▶ **Trecho para leitura**:
O advogado, professor e ativista entende que combater o racismo nas empresas exige o mesmo engajamento e mobilização dedicados a enfrentar o assédio sexual.

A pele negra é pouco presente no mercado corporativo do Brasil. E quanto mais se estratifica os cargos de chefia nas companhias, mais ela desbota. Nas 500 maiores empresas brasileiras, há apenas 5% de executivos negros — um vexame social em um país onde a maioria insiste na tese de que não é racista. Criada em 2015 para mudar esse cenário, a Iniciativa Empresarial pela Igualdade Racial pretende, nos próximos quatro anos, aumentar para 8% essa presença nas corporações. Hoje são 61 empresas que participam do movimento e se comprometeram em adotar dez compromissos pela inclusão racial. Ambev, Cargill, Coca-Cola, Magazine Luiza, Petrobras, Grupo Pão de Açúcar, Carrefour são algumas das companhias que fazem parte do movimento. Para o advogado Raphael Vicente, que comanda a Iniciativa Empresarial e também é professor e coordenador-geral da Faculdade Zumbi dos Palmares, acredita que o momento é oportuno para discutir o racismo no mundo corporativo. A morte brutal do negro George Floyd por um policial americano branco, no dia 25 de maio, e que desencadeou uma série de manifestações em cidades dos Estados Unidos e de outras partes do mundo, pode servir para que haja mobilização por ações concretas para maior participação dos afrodescendentes no mercado de trabalho. Isso só vai mudar, segundo Vicente, quando as empresas reconhecerem que há um problema no Brasil. Para ele, o retrocesso em políticas públicas afirmativas por parte da administração Bolsonaro dá sinais contrários à população e dificulta a clareza sobre a necessidade de enfrentar o racismo no País. O advogado que evita usar capuz na rua para não ser alvo de discriminação racial, diz que a sociedade precisa assumir a responsabilidade de fazer algo além de posts em redes sociais. “As declarações na internet são positivas, mas está na hora de ação que mostre se, de fato, as vidas negras importam.”

▶ **Instruções da tarefa**: Indique se cada afirmação concorda com o trecho sobre racismo nas empresas, respondendo sim ou não e citando literalmente as palavras do trecho que decidem. 1. Entre as 500 maiores empresas brasileiras, os executivos negros são 5%. 2. A Iniciativa Empresarial pela Igualdade Racial foi criada em 2018. 3. A meta da Iniciativa é elevar para 10% a presença de executivos negros. O material não é necessário.

▶ **Linhas de dados**:
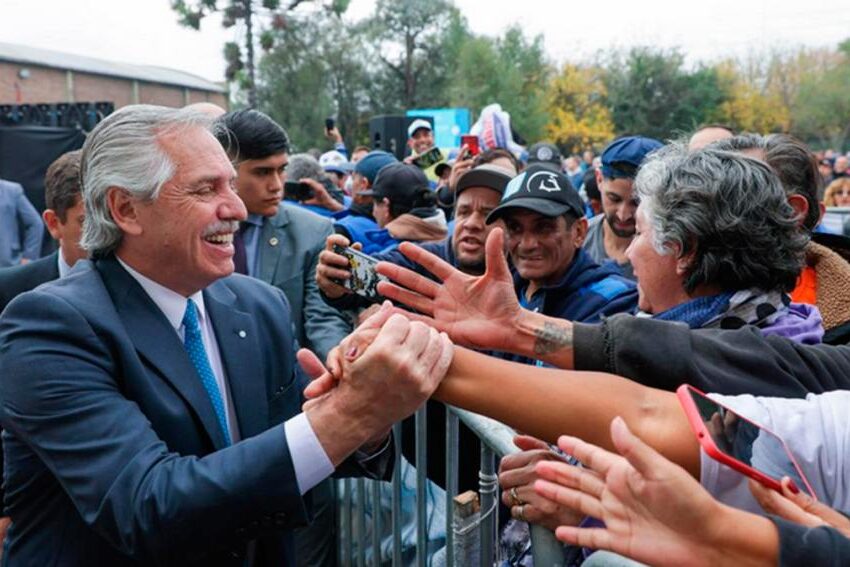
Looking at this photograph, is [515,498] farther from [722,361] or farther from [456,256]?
[456,256]

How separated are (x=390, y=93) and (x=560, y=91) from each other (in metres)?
12.5

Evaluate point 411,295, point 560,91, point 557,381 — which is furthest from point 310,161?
point 560,91

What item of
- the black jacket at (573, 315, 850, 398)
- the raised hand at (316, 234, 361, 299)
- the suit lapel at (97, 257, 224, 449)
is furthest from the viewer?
the raised hand at (316, 234, 361, 299)

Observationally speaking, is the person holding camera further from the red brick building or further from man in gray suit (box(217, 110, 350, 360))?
the red brick building

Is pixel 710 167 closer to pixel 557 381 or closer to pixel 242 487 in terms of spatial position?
pixel 557 381

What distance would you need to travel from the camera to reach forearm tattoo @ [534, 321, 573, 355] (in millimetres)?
2090

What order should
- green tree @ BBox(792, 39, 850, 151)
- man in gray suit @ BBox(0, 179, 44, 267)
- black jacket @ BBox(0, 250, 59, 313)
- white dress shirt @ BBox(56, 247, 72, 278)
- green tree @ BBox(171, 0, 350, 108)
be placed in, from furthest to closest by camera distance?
green tree @ BBox(792, 39, 850, 151), green tree @ BBox(171, 0, 350, 108), man in gray suit @ BBox(0, 179, 44, 267), white dress shirt @ BBox(56, 247, 72, 278), black jacket @ BBox(0, 250, 59, 313)

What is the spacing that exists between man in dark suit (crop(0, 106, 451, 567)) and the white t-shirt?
2.19 feet

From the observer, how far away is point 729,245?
217 cm

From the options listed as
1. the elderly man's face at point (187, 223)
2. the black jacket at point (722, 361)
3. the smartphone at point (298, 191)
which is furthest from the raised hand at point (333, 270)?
the smartphone at point (298, 191)

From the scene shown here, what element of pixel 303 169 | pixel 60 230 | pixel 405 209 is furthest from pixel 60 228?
pixel 303 169

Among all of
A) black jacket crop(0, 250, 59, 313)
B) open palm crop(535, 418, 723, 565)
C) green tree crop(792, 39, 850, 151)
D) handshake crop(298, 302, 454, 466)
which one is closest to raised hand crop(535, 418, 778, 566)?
open palm crop(535, 418, 723, 565)

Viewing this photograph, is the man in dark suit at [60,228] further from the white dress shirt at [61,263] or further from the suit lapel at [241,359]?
the suit lapel at [241,359]

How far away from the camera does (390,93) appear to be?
43.9 m
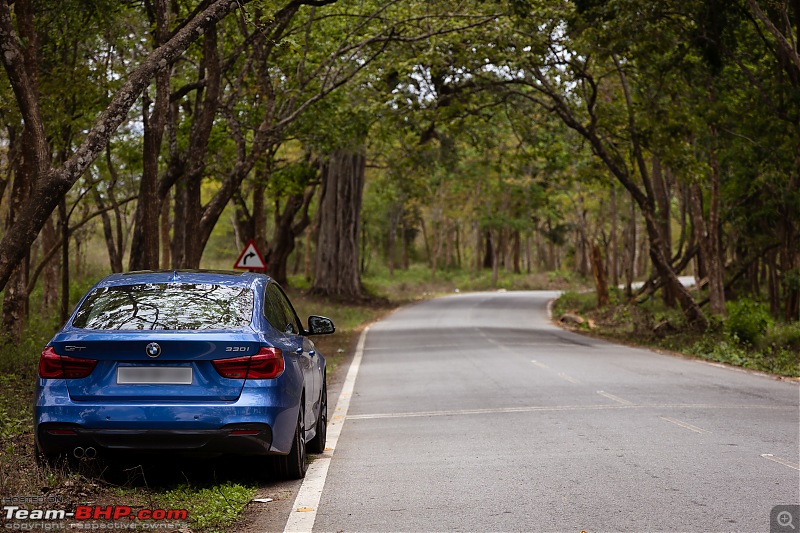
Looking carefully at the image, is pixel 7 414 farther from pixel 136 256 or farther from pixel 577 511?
pixel 136 256

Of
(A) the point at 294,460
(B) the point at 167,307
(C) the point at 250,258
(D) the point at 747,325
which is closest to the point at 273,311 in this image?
(B) the point at 167,307

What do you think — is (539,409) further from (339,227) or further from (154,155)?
(339,227)

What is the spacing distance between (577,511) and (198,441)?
8.35 feet

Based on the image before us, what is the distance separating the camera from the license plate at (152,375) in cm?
645

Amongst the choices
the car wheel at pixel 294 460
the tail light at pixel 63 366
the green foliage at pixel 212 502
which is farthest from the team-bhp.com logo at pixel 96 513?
the car wheel at pixel 294 460

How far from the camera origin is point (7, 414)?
941 centimetres

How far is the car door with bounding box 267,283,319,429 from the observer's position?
7496 millimetres

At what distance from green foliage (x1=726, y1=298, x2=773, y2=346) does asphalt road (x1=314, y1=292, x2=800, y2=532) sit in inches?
115

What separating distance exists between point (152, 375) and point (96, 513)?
3.36ft

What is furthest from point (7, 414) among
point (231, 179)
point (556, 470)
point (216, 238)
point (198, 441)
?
point (216, 238)

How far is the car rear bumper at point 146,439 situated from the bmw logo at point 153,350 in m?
0.51

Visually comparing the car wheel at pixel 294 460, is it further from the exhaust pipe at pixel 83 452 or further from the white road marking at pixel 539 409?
the white road marking at pixel 539 409

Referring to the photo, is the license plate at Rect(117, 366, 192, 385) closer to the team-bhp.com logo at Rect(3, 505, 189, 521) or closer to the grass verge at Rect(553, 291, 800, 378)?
the team-bhp.com logo at Rect(3, 505, 189, 521)

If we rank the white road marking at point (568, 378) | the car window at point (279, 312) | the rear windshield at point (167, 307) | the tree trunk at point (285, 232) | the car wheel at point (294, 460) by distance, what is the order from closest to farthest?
the rear windshield at point (167, 307) → the car wheel at point (294, 460) → the car window at point (279, 312) → the white road marking at point (568, 378) → the tree trunk at point (285, 232)
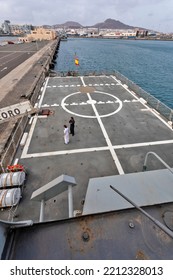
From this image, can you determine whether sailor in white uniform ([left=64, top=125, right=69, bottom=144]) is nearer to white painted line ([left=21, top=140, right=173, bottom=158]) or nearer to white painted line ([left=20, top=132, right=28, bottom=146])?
white painted line ([left=21, top=140, right=173, bottom=158])

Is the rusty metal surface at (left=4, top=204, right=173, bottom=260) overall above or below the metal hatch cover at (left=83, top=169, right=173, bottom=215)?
below

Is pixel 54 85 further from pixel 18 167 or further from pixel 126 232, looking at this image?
pixel 126 232

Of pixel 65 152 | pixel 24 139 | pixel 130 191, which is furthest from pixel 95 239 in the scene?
pixel 24 139

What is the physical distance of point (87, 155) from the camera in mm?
11875

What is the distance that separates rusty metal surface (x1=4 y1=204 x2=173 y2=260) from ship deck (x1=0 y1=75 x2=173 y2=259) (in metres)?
0.02

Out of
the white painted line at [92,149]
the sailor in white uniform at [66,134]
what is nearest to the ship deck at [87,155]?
the white painted line at [92,149]

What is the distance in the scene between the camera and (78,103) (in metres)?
20.0

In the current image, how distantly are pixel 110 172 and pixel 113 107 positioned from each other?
427 inches

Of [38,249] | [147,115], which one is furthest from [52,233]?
[147,115]

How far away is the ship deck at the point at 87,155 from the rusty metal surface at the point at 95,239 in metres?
0.02

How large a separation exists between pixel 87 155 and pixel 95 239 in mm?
8363

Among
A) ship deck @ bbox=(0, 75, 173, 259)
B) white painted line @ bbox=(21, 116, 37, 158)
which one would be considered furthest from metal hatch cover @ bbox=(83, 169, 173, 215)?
white painted line @ bbox=(21, 116, 37, 158)

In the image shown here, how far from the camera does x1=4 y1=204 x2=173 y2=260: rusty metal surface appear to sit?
3334 mm

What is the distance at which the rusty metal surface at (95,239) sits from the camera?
3.33 meters
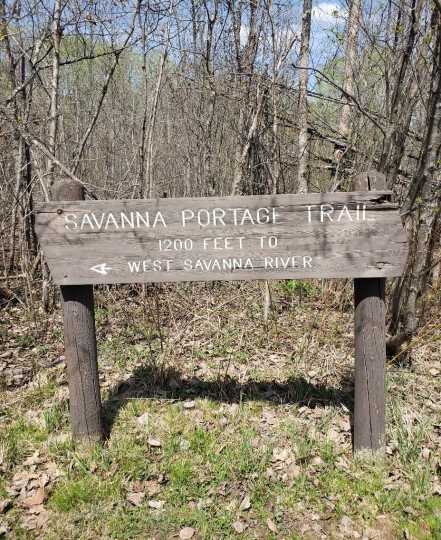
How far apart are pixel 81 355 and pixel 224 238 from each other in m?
1.29

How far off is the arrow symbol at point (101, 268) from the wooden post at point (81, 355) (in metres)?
0.22

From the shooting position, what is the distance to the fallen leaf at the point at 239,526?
229 cm

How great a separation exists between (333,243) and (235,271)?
61cm

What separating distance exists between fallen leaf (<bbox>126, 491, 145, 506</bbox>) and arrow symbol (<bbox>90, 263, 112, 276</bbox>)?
1.40 metres

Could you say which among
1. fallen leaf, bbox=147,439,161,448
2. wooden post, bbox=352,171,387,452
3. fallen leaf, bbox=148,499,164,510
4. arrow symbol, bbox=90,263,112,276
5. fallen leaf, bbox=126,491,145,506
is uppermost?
arrow symbol, bbox=90,263,112,276

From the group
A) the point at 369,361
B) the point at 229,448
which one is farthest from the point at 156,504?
the point at 369,361

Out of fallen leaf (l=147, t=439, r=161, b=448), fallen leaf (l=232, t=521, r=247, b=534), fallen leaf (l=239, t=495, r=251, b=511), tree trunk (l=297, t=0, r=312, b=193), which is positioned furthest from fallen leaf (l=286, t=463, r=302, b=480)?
tree trunk (l=297, t=0, r=312, b=193)

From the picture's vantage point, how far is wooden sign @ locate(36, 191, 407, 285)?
2.37 m

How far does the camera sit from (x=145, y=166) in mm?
5801

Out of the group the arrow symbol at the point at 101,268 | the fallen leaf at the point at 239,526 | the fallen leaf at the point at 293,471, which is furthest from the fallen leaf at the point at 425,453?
the arrow symbol at the point at 101,268

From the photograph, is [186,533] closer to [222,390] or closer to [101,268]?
[222,390]

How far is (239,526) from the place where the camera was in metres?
2.31

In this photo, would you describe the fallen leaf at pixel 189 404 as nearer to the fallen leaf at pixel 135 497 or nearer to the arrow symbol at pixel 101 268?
the fallen leaf at pixel 135 497

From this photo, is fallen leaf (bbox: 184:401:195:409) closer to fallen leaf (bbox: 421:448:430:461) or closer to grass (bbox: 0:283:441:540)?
grass (bbox: 0:283:441:540)
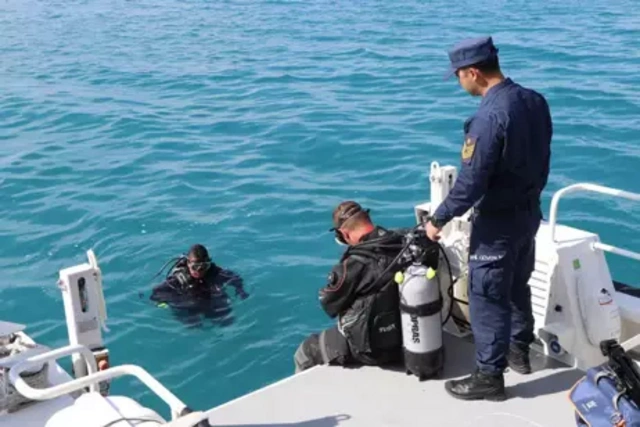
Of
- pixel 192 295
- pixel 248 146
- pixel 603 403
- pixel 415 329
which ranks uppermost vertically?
pixel 603 403

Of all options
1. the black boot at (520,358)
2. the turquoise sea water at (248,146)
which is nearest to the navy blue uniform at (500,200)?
the black boot at (520,358)

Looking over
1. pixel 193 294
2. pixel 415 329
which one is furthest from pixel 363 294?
pixel 193 294

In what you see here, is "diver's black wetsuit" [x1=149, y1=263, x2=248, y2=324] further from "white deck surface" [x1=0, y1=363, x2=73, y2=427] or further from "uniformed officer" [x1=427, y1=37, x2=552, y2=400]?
"uniformed officer" [x1=427, y1=37, x2=552, y2=400]

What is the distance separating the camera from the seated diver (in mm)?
5180

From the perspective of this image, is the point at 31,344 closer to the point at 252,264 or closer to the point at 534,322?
the point at 534,322

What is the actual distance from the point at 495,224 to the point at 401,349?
117cm

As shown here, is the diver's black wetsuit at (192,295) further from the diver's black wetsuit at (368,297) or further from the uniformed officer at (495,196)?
the uniformed officer at (495,196)

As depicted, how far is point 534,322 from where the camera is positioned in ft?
17.9

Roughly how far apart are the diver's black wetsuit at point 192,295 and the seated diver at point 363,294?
277cm

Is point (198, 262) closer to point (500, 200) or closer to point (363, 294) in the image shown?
point (363, 294)

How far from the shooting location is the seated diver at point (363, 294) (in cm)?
518

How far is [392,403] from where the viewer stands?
512 centimetres

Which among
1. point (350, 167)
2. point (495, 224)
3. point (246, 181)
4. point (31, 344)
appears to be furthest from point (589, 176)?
point (31, 344)

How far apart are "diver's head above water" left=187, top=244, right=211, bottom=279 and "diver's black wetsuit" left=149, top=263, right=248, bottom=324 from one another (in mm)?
70
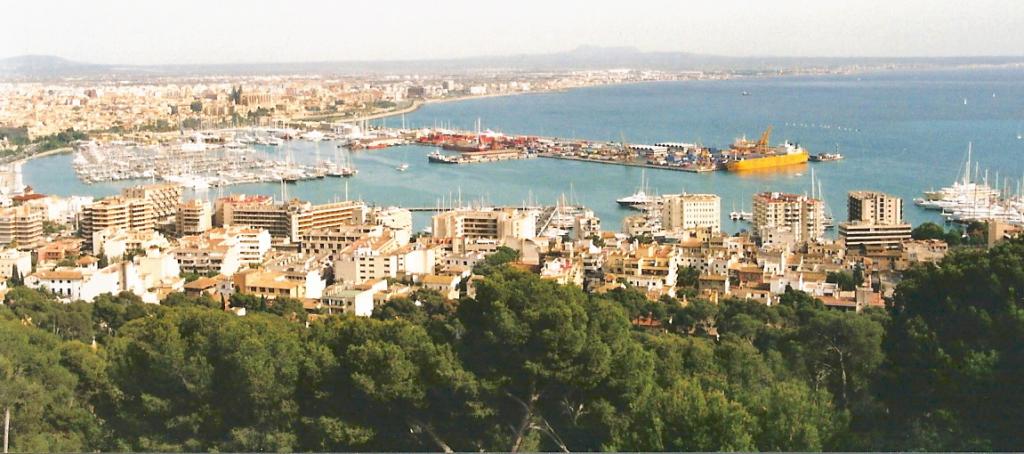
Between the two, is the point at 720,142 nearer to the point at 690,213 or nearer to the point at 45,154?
the point at 690,213

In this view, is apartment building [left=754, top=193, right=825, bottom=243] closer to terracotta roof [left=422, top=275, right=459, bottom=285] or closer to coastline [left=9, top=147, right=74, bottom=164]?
terracotta roof [left=422, top=275, right=459, bottom=285]

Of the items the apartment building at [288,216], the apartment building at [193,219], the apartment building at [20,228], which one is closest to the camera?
the apartment building at [20,228]

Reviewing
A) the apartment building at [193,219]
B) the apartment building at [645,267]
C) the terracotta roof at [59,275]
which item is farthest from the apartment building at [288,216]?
the apartment building at [645,267]

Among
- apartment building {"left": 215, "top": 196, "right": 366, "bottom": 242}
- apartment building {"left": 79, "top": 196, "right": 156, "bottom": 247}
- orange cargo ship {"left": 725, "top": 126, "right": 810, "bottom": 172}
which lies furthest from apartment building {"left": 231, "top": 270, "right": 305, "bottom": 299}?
orange cargo ship {"left": 725, "top": 126, "right": 810, "bottom": 172}

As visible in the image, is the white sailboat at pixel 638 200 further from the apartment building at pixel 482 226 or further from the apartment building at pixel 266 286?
the apartment building at pixel 266 286

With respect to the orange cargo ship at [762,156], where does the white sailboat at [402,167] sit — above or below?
below

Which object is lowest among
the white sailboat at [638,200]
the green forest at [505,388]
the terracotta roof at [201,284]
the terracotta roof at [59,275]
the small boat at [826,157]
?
the white sailboat at [638,200]

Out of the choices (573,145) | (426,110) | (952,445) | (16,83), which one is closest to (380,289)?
(952,445)
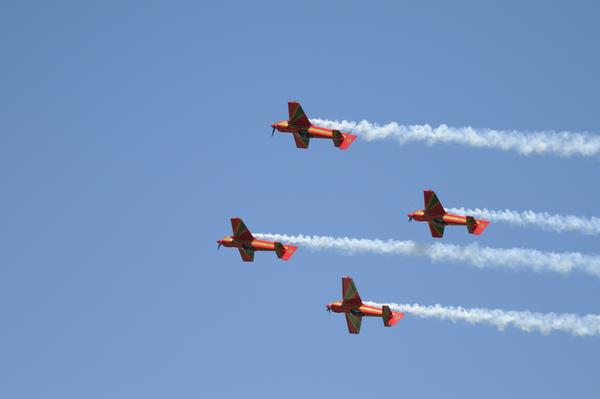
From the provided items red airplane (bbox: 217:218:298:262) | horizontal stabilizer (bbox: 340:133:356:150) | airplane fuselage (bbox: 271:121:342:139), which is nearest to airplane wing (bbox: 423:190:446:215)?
horizontal stabilizer (bbox: 340:133:356:150)

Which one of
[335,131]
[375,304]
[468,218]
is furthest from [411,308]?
[335,131]

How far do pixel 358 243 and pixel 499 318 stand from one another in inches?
578

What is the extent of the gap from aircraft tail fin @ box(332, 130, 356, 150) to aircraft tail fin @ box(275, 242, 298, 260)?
10666 millimetres

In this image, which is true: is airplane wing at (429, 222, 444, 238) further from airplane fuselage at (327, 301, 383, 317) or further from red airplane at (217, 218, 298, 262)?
red airplane at (217, 218, 298, 262)

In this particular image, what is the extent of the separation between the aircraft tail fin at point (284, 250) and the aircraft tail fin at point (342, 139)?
10.7m

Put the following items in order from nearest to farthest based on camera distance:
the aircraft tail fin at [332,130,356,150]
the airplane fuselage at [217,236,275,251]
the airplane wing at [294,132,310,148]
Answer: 1. the aircraft tail fin at [332,130,356,150]
2. the airplane wing at [294,132,310,148]
3. the airplane fuselage at [217,236,275,251]

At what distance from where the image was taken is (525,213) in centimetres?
8931

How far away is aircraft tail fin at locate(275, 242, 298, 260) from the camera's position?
9994 cm

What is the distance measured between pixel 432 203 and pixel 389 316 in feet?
35.9

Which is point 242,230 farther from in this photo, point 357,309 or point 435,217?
point 435,217

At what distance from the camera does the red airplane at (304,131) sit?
97938 millimetres

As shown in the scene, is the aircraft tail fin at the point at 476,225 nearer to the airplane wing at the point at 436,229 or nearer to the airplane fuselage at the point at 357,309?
the airplane wing at the point at 436,229


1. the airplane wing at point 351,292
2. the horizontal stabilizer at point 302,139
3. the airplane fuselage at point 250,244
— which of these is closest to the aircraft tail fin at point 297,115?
the horizontal stabilizer at point 302,139

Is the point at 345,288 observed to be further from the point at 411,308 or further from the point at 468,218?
the point at 468,218
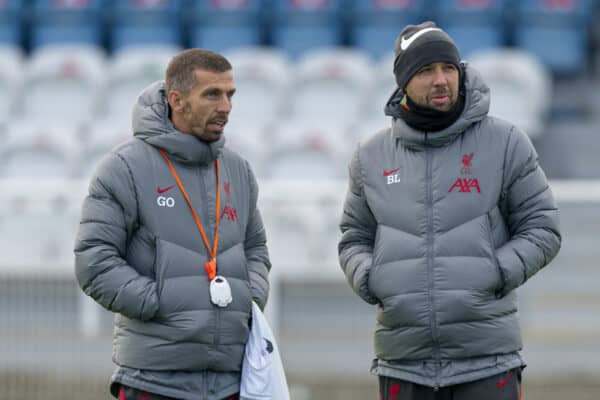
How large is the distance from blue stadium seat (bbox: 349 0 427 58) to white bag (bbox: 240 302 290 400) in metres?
7.49

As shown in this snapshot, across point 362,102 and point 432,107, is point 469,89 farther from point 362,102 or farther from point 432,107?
point 362,102

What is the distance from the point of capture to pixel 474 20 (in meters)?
11.1

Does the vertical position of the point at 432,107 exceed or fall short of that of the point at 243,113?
it falls short

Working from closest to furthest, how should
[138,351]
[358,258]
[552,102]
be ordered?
[138,351] < [358,258] < [552,102]

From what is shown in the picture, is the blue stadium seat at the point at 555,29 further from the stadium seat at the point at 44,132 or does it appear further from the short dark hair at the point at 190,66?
the short dark hair at the point at 190,66

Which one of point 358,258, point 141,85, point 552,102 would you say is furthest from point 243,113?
point 358,258

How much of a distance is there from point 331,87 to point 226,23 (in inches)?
52.6

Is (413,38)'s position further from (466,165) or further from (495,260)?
(495,260)

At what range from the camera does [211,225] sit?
3.97m

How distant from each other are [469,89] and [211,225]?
923 millimetres

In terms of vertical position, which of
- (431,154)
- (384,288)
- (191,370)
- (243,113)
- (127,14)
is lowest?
(191,370)

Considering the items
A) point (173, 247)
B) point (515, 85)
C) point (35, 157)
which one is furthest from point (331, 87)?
point (173, 247)

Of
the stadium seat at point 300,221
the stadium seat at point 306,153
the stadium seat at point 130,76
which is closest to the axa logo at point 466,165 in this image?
the stadium seat at point 300,221

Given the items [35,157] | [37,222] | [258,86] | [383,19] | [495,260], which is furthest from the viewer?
[383,19]
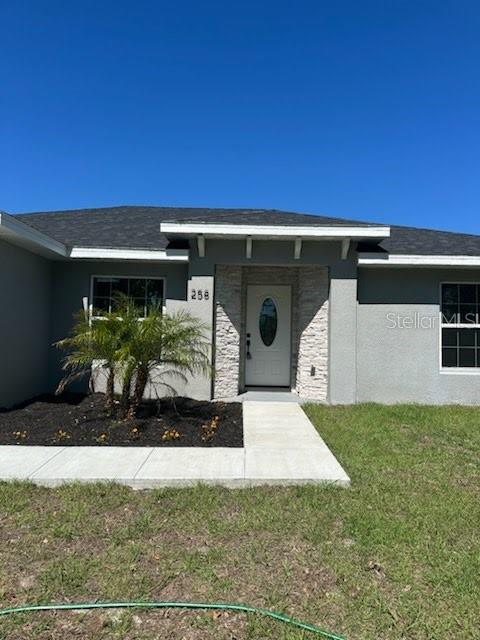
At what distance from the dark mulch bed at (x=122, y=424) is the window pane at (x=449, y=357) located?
472 centimetres

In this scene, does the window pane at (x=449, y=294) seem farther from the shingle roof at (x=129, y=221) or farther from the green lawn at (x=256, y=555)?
the green lawn at (x=256, y=555)

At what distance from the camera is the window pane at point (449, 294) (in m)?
9.38

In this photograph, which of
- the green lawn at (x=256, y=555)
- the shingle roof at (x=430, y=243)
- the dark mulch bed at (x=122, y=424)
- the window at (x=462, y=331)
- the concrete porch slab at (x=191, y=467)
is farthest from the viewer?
the window at (x=462, y=331)

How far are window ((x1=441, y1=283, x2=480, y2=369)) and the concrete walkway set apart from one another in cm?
473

▶ **Resultado do exercício**:
1. Sim: "Nas 500 maiores empresas brasileiras, há apenas 5% de executivos negros".
2. Não: "Criada em 2015 para mudar esse cenário".
3. Não: "pretende, nos próximos quatro anos, aumentar para 8% essa presença nas corporações".